Spatial reasoning dataset excerpts:
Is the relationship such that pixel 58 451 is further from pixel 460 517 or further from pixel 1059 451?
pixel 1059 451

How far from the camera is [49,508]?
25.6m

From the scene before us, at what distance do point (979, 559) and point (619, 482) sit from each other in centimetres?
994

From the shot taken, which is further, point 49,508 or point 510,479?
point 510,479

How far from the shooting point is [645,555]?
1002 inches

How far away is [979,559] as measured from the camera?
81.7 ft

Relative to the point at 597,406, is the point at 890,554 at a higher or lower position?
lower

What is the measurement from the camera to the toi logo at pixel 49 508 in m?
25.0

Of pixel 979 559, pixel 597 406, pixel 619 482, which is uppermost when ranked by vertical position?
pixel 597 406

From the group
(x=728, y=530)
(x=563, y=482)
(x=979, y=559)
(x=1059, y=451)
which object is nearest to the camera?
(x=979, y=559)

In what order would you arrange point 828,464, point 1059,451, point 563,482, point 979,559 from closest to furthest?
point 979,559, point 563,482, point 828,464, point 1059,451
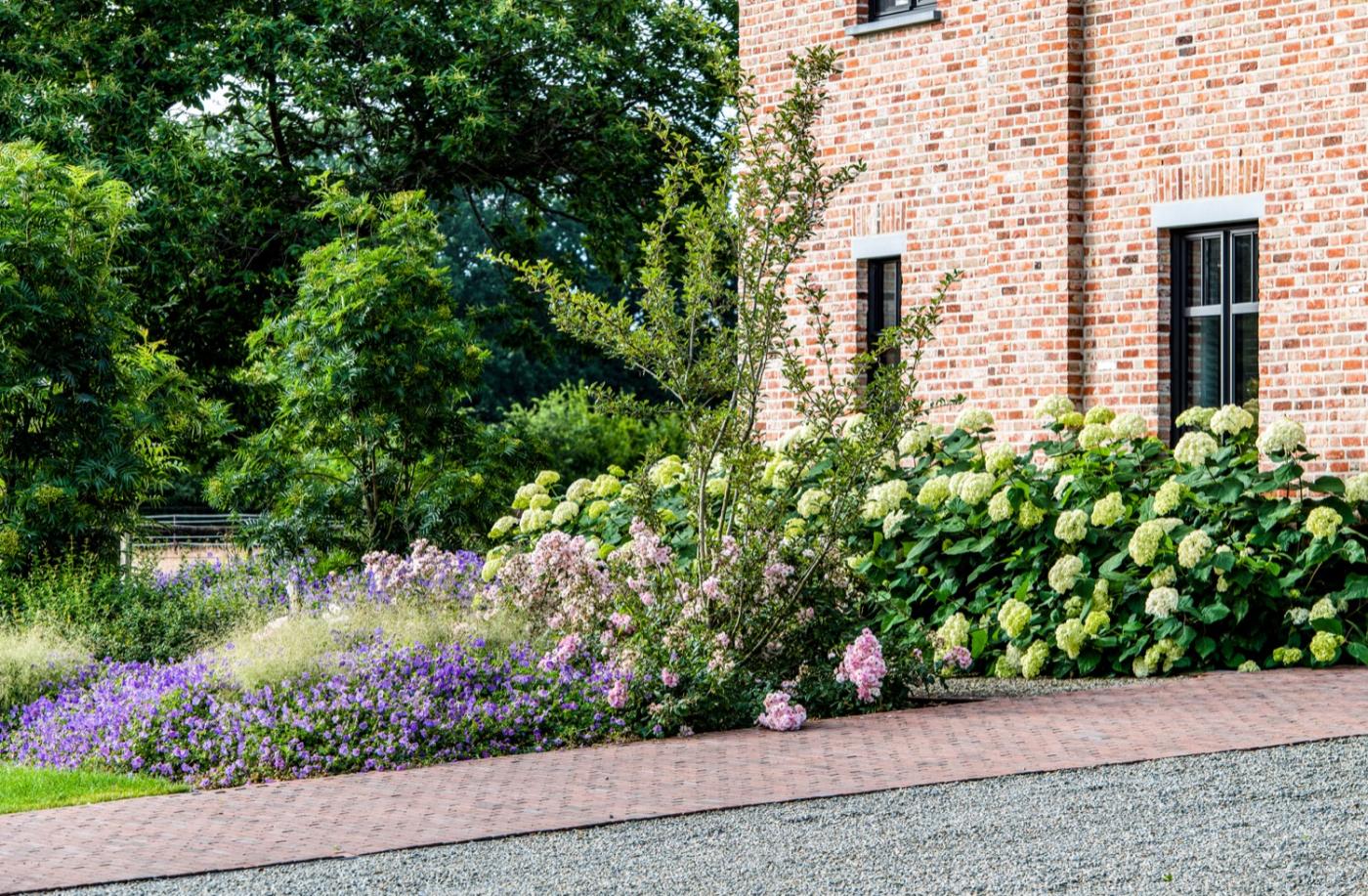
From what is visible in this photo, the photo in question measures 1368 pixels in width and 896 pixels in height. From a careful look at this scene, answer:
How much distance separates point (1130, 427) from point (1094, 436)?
0.27 m

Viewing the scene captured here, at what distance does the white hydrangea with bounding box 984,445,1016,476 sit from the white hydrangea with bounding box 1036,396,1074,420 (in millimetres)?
576

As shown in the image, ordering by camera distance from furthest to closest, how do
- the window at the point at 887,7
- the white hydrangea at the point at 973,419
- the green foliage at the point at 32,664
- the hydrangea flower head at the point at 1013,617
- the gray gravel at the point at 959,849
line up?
the window at the point at 887,7, the white hydrangea at the point at 973,419, the hydrangea flower head at the point at 1013,617, the green foliage at the point at 32,664, the gray gravel at the point at 959,849

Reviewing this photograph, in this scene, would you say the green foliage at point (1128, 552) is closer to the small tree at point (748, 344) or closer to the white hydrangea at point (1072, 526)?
the white hydrangea at point (1072, 526)

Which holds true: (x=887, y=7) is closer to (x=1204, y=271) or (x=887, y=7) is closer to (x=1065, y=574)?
(x=1204, y=271)

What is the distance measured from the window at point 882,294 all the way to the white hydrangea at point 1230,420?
3.98 metres

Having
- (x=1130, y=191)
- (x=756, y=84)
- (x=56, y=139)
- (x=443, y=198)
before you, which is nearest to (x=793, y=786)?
(x=1130, y=191)

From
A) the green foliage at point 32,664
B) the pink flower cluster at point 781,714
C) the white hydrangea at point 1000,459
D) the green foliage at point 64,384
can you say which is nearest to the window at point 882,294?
the white hydrangea at point 1000,459

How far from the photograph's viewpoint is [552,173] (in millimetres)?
A: 24656

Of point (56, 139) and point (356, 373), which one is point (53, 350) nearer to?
point (356, 373)

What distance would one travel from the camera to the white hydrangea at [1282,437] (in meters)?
12.0

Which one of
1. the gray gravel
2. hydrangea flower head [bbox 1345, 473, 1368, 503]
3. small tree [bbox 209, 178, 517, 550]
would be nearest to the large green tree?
small tree [bbox 209, 178, 517, 550]

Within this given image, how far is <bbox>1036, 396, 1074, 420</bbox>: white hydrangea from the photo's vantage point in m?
13.3

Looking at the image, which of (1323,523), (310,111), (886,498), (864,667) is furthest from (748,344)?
(310,111)

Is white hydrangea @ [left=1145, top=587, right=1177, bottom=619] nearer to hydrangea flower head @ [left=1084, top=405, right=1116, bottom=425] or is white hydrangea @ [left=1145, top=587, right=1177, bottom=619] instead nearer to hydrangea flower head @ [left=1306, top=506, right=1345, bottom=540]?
hydrangea flower head @ [left=1306, top=506, right=1345, bottom=540]
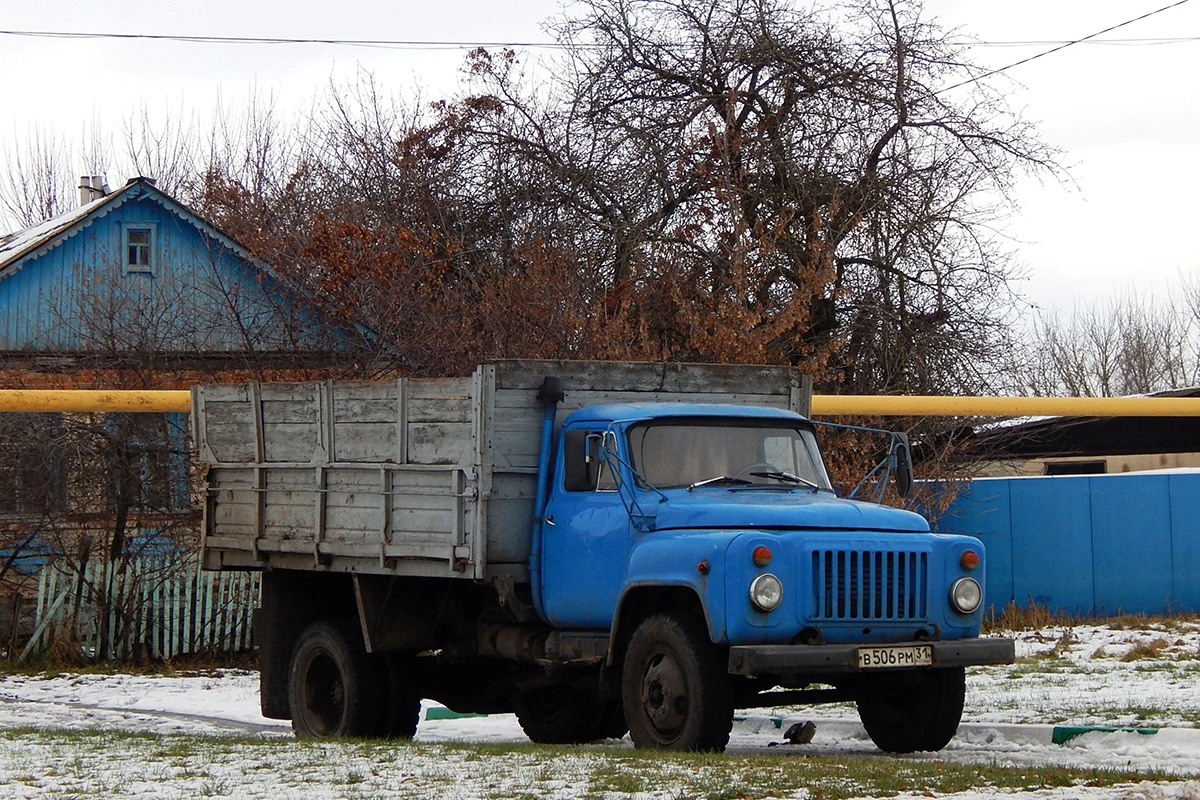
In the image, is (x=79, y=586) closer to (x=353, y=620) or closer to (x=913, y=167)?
(x=353, y=620)

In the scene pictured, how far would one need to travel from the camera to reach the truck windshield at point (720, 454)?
31.3 feet

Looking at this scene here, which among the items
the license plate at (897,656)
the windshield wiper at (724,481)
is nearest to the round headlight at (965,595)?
the license plate at (897,656)

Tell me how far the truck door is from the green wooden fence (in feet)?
30.5

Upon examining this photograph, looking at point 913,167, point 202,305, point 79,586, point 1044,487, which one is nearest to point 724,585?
point 79,586

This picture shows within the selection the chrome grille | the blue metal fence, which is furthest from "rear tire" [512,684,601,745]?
the blue metal fence

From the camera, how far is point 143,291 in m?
23.0

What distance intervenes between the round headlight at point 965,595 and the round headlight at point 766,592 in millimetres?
1139

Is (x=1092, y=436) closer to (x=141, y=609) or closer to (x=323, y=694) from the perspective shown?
(x=141, y=609)

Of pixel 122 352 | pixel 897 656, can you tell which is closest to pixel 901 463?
pixel 897 656

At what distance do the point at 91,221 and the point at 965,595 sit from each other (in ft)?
69.2

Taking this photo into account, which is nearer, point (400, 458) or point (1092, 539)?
point (400, 458)

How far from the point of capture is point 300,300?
21.2 meters

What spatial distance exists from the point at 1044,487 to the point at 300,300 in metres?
9.92

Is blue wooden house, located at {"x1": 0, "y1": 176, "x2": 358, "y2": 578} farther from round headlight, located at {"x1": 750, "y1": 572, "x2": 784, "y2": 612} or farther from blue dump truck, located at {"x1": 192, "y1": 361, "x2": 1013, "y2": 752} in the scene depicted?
round headlight, located at {"x1": 750, "y1": 572, "x2": 784, "y2": 612}
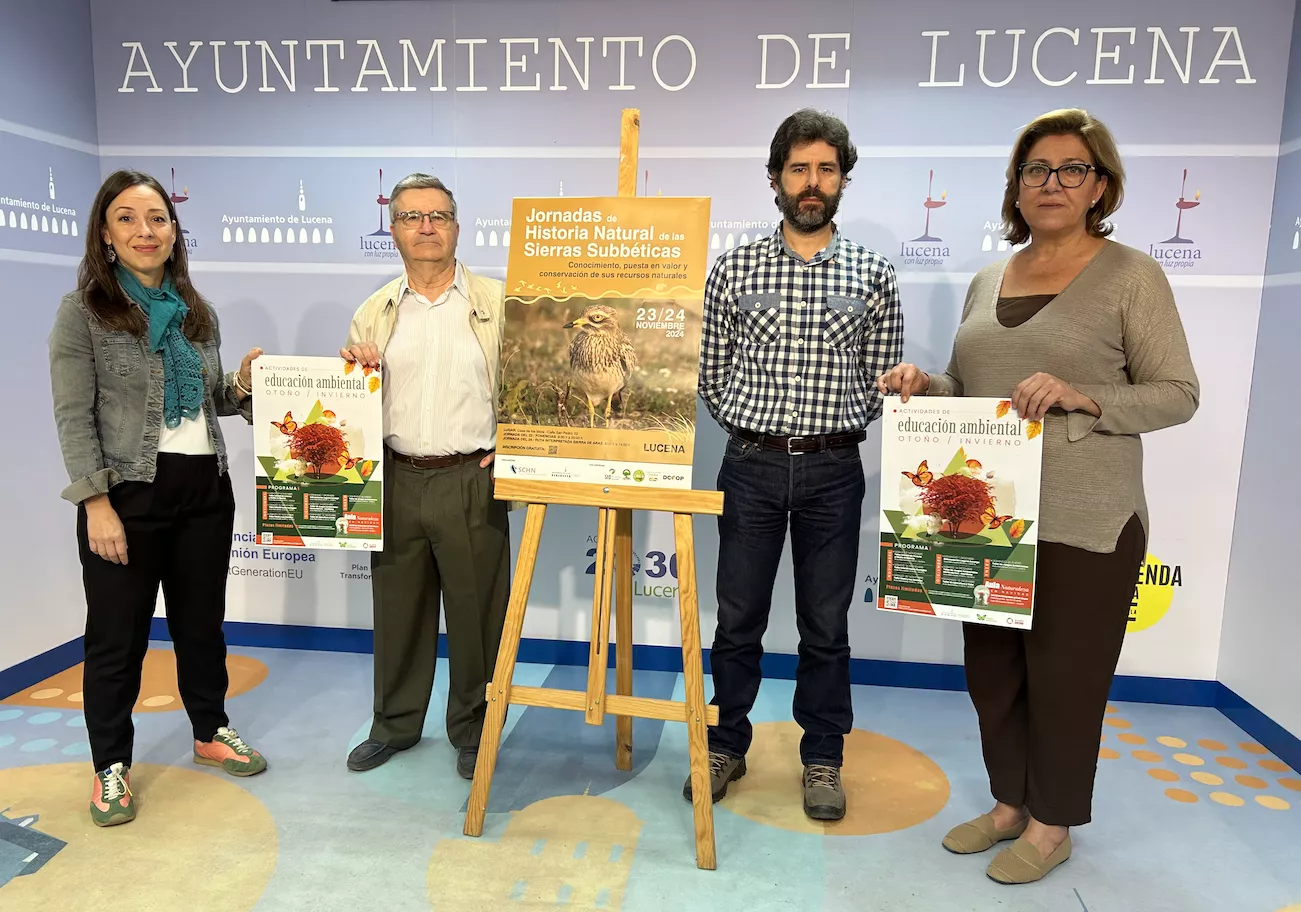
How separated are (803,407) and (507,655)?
1.10 metres

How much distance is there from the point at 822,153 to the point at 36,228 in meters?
3.15

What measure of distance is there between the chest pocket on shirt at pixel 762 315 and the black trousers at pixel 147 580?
170cm

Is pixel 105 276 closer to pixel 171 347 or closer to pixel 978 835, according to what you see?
pixel 171 347

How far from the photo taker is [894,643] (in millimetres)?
3578

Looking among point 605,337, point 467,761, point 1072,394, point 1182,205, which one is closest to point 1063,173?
point 1072,394

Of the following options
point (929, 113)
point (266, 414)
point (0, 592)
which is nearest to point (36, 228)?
point (0, 592)

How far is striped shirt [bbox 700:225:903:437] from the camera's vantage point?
7.79 feet

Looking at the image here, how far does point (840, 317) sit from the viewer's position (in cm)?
237

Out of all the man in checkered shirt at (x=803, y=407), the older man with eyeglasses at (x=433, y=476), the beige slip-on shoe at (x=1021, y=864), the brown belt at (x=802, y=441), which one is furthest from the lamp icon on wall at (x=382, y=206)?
the beige slip-on shoe at (x=1021, y=864)

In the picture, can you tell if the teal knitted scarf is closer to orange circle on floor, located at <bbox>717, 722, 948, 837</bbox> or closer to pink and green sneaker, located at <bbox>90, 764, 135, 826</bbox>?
pink and green sneaker, located at <bbox>90, 764, 135, 826</bbox>

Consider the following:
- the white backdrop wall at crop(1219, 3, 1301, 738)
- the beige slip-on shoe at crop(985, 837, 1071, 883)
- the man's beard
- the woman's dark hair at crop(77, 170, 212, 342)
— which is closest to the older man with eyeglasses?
the woman's dark hair at crop(77, 170, 212, 342)

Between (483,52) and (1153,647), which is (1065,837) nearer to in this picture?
(1153,647)

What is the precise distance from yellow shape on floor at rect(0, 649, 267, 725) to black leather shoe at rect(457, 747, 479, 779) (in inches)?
43.8

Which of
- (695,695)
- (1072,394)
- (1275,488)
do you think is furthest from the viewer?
(1275,488)
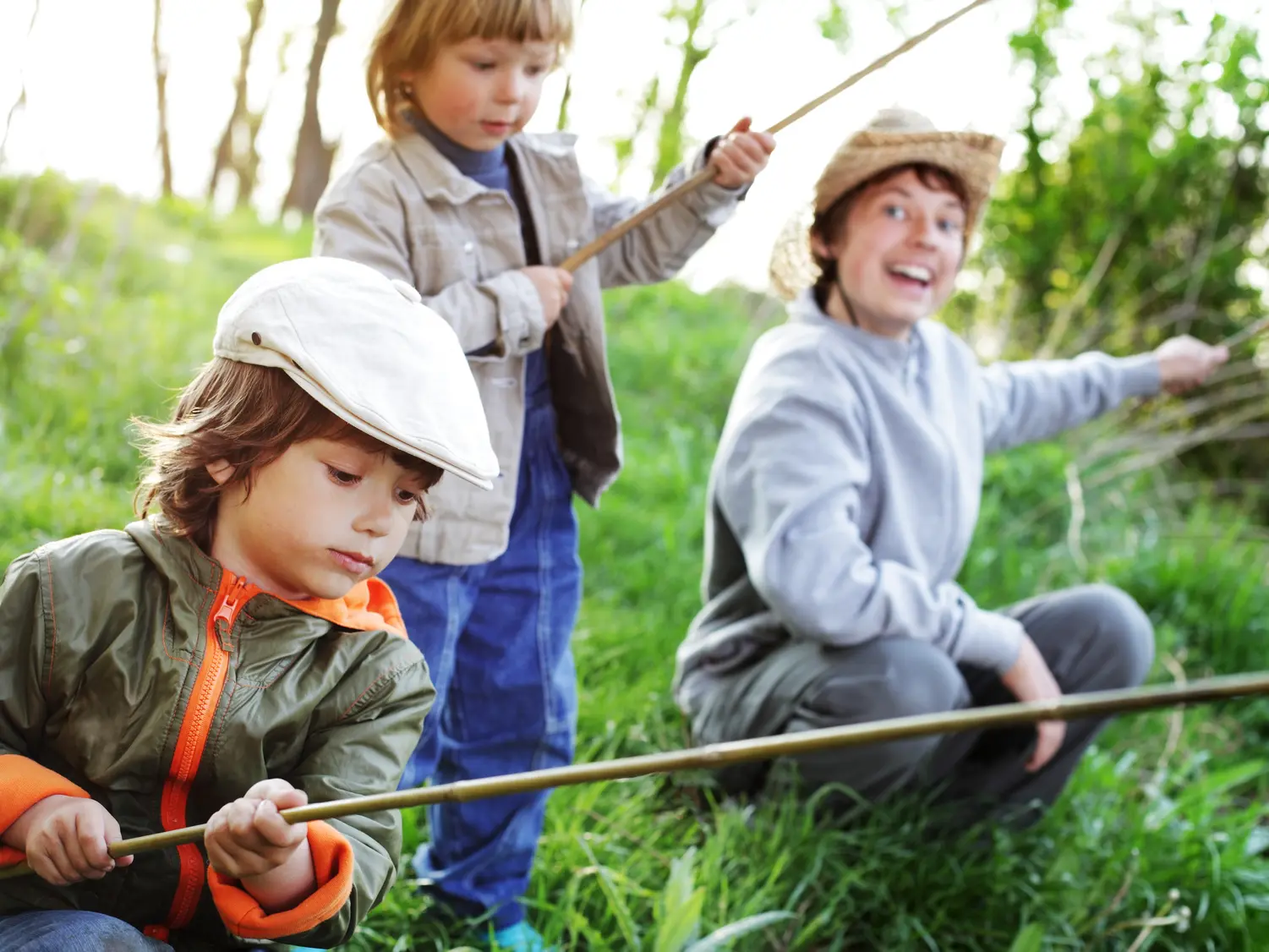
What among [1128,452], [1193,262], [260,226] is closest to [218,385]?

REQUIREMENTS: Reproduce, word for word, every line from the one that contains "Out of all the" to the end of the data, including both ends; omit all pictures.

RESULT BELOW:
Out of all the man in checkered shirt at (x=803, y=407), the older man with eyeglasses at (x=433, y=476), the beige slip-on shoe at (x=1021, y=864), the brown belt at (x=802, y=441), which one is furthest from the lamp icon on wall at (x=382, y=206)?
the beige slip-on shoe at (x=1021, y=864)

In the picture, can you tell if the teal knitted scarf is closer to orange circle on floor, located at <bbox>717, 722, 948, 837</bbox> or closer to pink and green sneaker, located at <bbox>90, 764, 135, 826</bbox>?
pink and green sneaker, located at <bbox>90, 764, 135, 826</bbox>

Consider the following:
- the white backdrop wall at crop(1219, 3, 1301, 738)
- the beige slip-on shoe at crop(985, 837, 1071, 883)
- the man's beard
- the woman's dark hair at crop(77, 170, 212, 342)
— which is closest to the older man with eyeglasses?
the woman's dark hair at crop(77, 170, 212, 342)

Between (483,52) and (1153,647), which is (1065,837) nearer to in this picture?
(1153,647)

What is the precise distance from yellow shape on floor at rect(0, 649, 267, 725) to black leather shoe at rect(457, 747, 479, 779) (in inches)?
43.8

Which of
- (695,695)
- (1072,394)
- (1275,488)
do you think is furthest from the viewer?
(1275,488)
What among [1128,452], [1193,262], [260,226] is closest to [218,385]?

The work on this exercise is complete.